Last Wednesday was World Statistics Day. We celebrated with a data dump of consumer trend stats. And we spent a lot of time thinking about Utah.
Where are the fastest growing metro areas? You'd guess California, Florida and Texas would have a lot. And you'd be right. But would you suspect that North and South Carolina and Utah would be next?
Here are some useful data points to consider when planning your expansion or your marketing plans. There's a lot of market potential landing in the fly-over states these days.
The following maps look at the change in population within large metro areas that gained at least 50,000 residents between 2000 and 2009.
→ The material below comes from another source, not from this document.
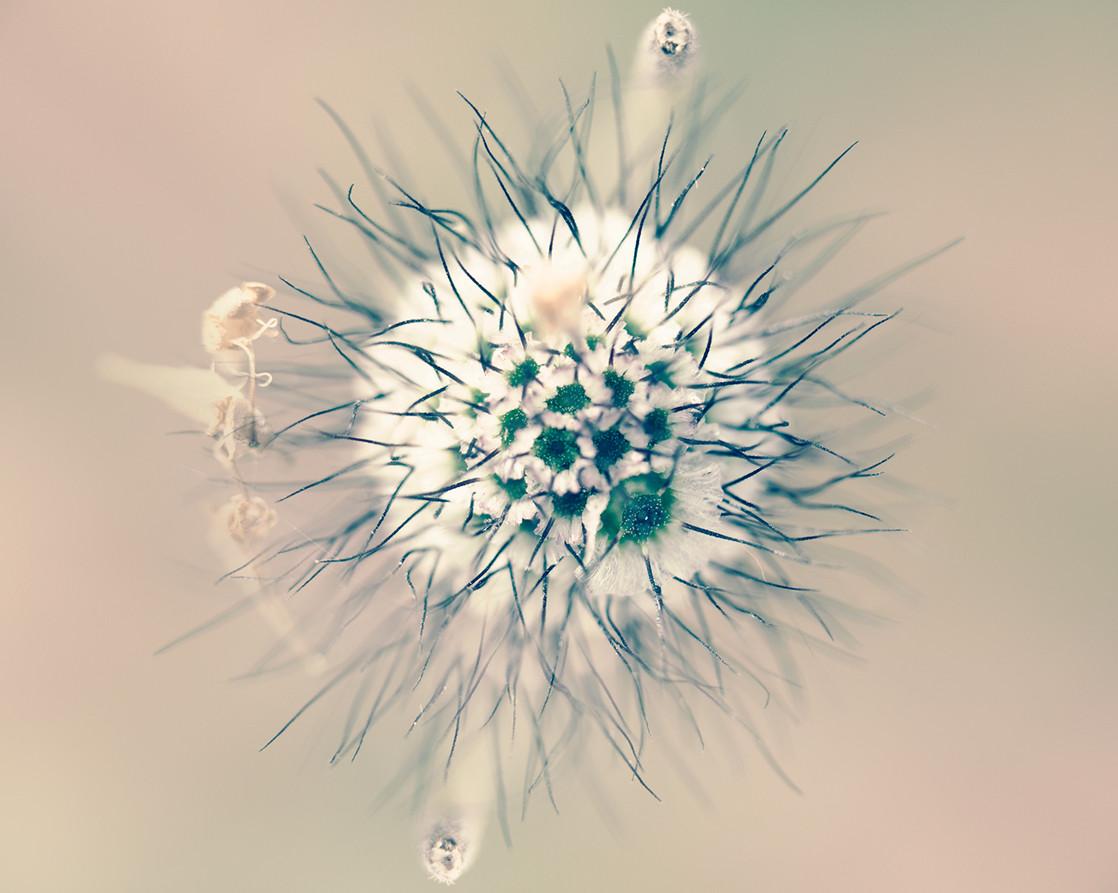 09_Intimate Flowers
|2000-2009 Population change (actual)|
|2000-2009 Population change (percent)|
You can see that even established metro areas like Chicago, Los Angeles and New York added a significant number of residents, but those changes accounted for a relatively small percent growth (in the 3%-5% range). Houston and Dallas added both people (more than 1 million a piece) and grew almost 25% in the period. But back to Utah: St. George, Provo and Heber all had greater than 40% population growth, ranking them as three of the top six fastest growth rates. In terms of actual growth, Salt Lake City and Provo are both in the top 35 out of more than 900 metro areas tracked by the Census Bureau. Those cities added as many people as areas with more expected rapid growth like Cape Coral, Fl., Tucson, and Jacksonville.
Florida, Arizona and Texas as well as places like Las Vegas grew due to the real estate boom and an aging population looking for better retirement climates. Utah's growth is to some degree driven by fertility.
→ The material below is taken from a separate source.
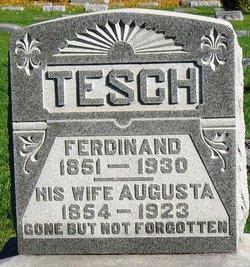 Ferdinand Ludwig Tesch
According to Census data, 7.5% of all women of child-bearing age (defined as 15-50 in Census-speak) gave birth in 2008, ranking Utah as one of the most fertile states. In an index using the U.S. average of 5.8% as a baseline, Utah's rate is 132. At the metro area level, St. George leads all U.S. areas with an index of 224. All of the metro areas in Utah are above 100.
As the number of married households with children decreases nationwide, Utah again stands out with nearly 10% of all married women (age 15-50) giving birth in the previous year. St. George leads here, too, with an index of 263. Utah also leads in the small number of unmarried women giving birth. Nearly four in 10 babies are born to single mothers, but Utah's Provo, Logan, Odgen and Salt Lake City are all below the U.S. average for unwed women giving birth.
|2009 State Fertility rates|
That's a lot of babies in Utah. Neighboring Wyoming and Idaho also have very high fertility rates.
Stats are fun and all, especially for the geeky among us. But as always, we ask, why should you care?
|U.S. Babies 'R' Us locations|
Say you're a major retailer of strollers, pack and plays, diapers, bouncers, excersaucers and all of those other accouterments that suddenly no baby can live without. Finding where the babies are is important, but so is the mix of married vs. unmarried mothers in terms of how you will reach your consumers, and what type of shopper are likely to set foot in your stores. Do you need products that appeal to dad, too? Certainly in some states, but perhaps less so in others. What we're saying, in this lull between geek Thanksgiving and geek Christmas, is that demographics matter and not just the biggies like age, gender, race and income.